### Selected passage
>> start
Flink: Could not find a suitable table factory for 'org.apache.flink.table.factories.DeserializationSchemaFactory' in the classpath

I am using flink's table api, I receive data from kafka, then register it as
a table, then I use sql statement to process, and finally convert the result
back to a stream, write to a directory, the code looks like this:
def main(args: Array[String]): Unit = {
val sEnv = StreamExecutionEnvironment.getExecutionEnvironment
sEnv.setStreamTimeCharacteristic(TimeCharacteristic.EventTime)
val tEnv = TableEnvironment.getTableEnvironment(sEnv)
tEnv.connect(
new Kafka()
.version("0.11")
.topic("user")
.startFromEarliest()
.property("zookeeper.connect", "")
.property("bootstrap.servers", "")
)
.withFormat(
new Json()
.failOnMissingField(false)
.deriveSchema() //使用表的 schema
)
.withSchema(
new Schema()
.field("username_skey", Types.STRING)
)
.inAppendMode()
.registerTableSource("user")
val userTest: Table = tEnv.sqlQuery(
"""
select ** form ** join **"".stripMargin)
val endStream = tEnv.toRetractStream[Row](userTest)
endStream.writeAsText("/tmp/sqlres",WriteMode.OVERWRITE)
sEnv.execute("Test_New_Sign_Student")
}
I was successful in the local test, but when I submit the following command
in the cluster, I get the following error:
=======================================================
org.apache.flink.client.program.ProgramInvocationException: The main method
caused an error.
at
org.apache.flink.client.program.PackagedProgram.callMainMethod(PackagedProgram.java:546)
>> end
### Information supplied
>> start
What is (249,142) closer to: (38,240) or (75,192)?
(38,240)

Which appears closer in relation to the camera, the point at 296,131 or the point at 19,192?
>> end
### Set task 1
In the Flink error post, which Kafka topic does the code read from?
### Set task 2
Please continue the Flink error post from the point where it stops.

### Written response 1
The topic "user".

### Written response 2
at
org.apache.flink.client.program.PackagedProgram.invokeInteractiveModeForExecution(PackagedProgram.java:421)
at
org.apache.flink.client.program.ClusterClient.run(ClusterClient.java:426)
at
org.apache.flink.client.cli.CliFrontend.executeProgram(CliFrontend.java:804)
at
org.apache.flink.client.cli.CliFrontend.runProgram(CliFrontend.java:280)
at org.apache.flink.client.cli.CliFrontend.run(CliFrontend.java:215)
at
org.apache.flink.client.cli.CliFrontend.parseParameters(CliFrontend.java:1044)
at
org.apache.flink.client.cli.CliFrontend.lambda$main$11(CliFrontend.java:1120)
at java.security.AccessController.doPrivileged(Native Method)
at javax.security.auth.Subject.doAs(Subject.java:422)
at
org.apache.hadoop.security.UserGroupInformation.doAs(UserGroupInformation.java:1692)
at
org.apache.flink.runtime.security.HadoopSecurityContext.runSecured(HadoopSecurityContext.java:41)
at
org.apache.flink.client.cli.CliFrontend.main(CliFrontend.java:1120)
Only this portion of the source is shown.